Livestream shopping exemplifies this shift. It’s not just content, it’s a commerce engine. Influencers become live hosts, demoing products, engaging viewers in real time, and driving immediate purchases through limited-time offers and social proof. It blends entertainment, urgency, and trust into one seamless experience.
“For agencies, this creates both a challenge and an opportunity. It’s not enough to produce good creative; we need to deliver at speed, at scale, and with a clear path to conversion,” adds Nguyen. “Our strength lies in building that operational muscle, consistently delivering high-quality short-form video and livestream content that meets the demands of this fast-paced, ‘shop-now’ environment.”
However, Vineeth Dhruvan, CEO of Publicis Media Vietnam, warns that while short-form content builds curiosity and emotional response, livestream shopping pressures consumers to convert quickly, often driven by bundling and vouchers.
“These practices are not sustainable and need intervention with more purposeful engagement that helps consumers understand the core value of the product,” says Dhruvan.
AI technology
AI-driven analytics and influencer marketing platforms are providing unprecedented insight and efficiency, especially in influencer discovery and vetting.
“This moves us beyond subjective judgment to objective, data-backed recommendations,” says Nguyen. “It’s also crucial for brand safety, helping us identify genuine engagement and flag suspicious patterns like bot followers, addressing persistent challenges from the outset.”
These platforms can analyse influencers’ past collaborations to ensure brand fit and avoid conflicts of interest, which is essential for maintaining authenticity and long-term brand reputation.
Vero, a PR agency in Vietnam specialising in influencer marketing, has developed its own methodology called InFluent to ensure data-driven influencer-brand engagement.
TrueVibe, a key pillar of InFluent, provides precise data sets explaining why an influencer was selected, how their audience aligns with the brand’s identity, and the impact of their content.

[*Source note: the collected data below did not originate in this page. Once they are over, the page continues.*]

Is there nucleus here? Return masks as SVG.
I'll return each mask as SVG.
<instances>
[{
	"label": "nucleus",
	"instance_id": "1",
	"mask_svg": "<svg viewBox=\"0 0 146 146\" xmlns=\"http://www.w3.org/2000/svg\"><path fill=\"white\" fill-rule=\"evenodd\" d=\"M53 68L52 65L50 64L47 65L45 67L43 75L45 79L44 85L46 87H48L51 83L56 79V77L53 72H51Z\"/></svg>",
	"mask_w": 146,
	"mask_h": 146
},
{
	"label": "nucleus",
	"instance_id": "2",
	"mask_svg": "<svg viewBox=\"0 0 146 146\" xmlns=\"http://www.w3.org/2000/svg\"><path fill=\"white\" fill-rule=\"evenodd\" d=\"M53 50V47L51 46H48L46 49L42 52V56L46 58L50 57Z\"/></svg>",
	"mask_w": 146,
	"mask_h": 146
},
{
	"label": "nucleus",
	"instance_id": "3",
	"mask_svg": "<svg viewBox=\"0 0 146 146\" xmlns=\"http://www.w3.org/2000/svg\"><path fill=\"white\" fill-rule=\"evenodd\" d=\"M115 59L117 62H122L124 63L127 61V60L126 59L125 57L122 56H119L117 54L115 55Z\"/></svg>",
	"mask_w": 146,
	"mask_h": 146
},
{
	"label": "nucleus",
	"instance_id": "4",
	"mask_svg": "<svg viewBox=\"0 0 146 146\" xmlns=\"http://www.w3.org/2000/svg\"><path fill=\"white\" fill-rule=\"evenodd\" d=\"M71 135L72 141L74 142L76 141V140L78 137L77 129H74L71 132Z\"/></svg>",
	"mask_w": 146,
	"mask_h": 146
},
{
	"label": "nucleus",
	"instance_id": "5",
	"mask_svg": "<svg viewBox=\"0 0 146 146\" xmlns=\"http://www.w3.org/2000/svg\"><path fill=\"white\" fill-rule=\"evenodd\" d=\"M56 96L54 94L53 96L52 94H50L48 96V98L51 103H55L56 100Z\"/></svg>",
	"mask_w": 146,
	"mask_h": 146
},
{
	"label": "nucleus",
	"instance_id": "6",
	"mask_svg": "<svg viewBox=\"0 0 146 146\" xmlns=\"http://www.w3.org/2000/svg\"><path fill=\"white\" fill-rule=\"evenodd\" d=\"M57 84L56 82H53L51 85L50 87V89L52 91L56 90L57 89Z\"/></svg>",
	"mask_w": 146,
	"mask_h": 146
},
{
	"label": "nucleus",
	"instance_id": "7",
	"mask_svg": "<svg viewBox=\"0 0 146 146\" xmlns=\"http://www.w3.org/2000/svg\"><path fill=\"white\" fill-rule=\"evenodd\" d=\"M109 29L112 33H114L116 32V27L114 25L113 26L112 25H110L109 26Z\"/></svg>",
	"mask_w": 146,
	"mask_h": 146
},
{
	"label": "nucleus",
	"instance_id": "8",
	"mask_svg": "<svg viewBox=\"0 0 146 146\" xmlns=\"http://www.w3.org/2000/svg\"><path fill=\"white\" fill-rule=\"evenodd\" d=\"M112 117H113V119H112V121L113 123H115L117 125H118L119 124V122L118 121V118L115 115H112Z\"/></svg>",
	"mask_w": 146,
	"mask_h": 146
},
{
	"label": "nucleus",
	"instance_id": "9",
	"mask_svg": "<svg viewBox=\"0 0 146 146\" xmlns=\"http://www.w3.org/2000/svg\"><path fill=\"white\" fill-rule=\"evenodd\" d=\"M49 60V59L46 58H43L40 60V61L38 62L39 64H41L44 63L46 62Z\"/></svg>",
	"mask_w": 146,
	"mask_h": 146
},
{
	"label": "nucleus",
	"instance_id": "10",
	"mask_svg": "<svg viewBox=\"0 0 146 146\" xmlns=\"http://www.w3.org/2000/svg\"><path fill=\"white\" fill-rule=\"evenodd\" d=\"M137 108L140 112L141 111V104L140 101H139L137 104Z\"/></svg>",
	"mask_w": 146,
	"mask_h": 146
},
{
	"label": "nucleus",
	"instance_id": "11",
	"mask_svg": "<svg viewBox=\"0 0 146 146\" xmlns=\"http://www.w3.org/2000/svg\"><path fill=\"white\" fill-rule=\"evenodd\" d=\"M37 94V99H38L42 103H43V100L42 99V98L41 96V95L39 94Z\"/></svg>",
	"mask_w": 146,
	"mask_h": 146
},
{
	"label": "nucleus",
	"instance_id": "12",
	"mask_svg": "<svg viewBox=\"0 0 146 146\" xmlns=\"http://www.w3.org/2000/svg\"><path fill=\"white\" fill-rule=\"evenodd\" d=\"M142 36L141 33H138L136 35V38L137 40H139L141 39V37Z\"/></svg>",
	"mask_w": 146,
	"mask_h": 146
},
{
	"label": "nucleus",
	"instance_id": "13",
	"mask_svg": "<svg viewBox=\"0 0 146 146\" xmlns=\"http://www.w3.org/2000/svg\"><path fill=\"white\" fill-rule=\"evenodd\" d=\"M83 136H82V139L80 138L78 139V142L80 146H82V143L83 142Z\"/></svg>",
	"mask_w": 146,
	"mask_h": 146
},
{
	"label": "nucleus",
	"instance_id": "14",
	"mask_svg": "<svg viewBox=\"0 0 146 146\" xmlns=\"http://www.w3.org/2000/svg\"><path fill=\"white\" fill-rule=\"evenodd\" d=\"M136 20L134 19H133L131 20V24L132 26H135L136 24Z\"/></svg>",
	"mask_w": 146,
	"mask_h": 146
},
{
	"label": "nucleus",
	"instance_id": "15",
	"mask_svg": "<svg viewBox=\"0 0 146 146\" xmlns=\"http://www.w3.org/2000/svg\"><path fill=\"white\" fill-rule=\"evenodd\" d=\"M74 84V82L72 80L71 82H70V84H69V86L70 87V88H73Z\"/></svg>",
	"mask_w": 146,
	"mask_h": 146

“This moves us beyond the usual pool of ‘familiar faces’ to discover creators across niches and scales, informed by relevance, engagement quality, and authentic audience connection rather than sheer popularity or follower count,” says Nguyen Thi Trinh, Vero’s VP for brand influence. “This clarity enables us to tailor campaign strategies confidently and optimise results throughout the campaign cycle.”
TrueVibe provides precise data sets that explain why a particular influencer was selected for a campaign.
More broadly, technology’s role in influencer marketing has evolved dramatically.
“A few years ago, it was mostly about discovery, using tools for social listening or finding the right influencers. Now, we’re talking about full automation and AI integration across the campaign lifecycle,” says QynhNhu Nguyen, VML Vietnam business lead, influencer business. “When measuring ROI, real-time dashboards and data visualisation let us optimise campaigns as they run, not just after.”
Popular AI-integrated influencer marketing platforms in Vietnam, such as CreatorIQ, Influencity, Influsoft, Revu, and TUBRR Network, help brands optimise influencer selection, management, and measurement, enabling data-driven decisions and improved ROI.
In essence, technology is transforming influencer marketing from an art into a science.
“It enables brands to make more informed decisions, optimise investments, and ultimately demonstrate clearer, more quantifiable ROI,” says Linh Nguyen, head of influence at Ogilvy Vietnam. “This fosters greater confidence in the channel for long-term growth, solidifying influencer marketing’s role as an indispensable part of the modern marketing mix.”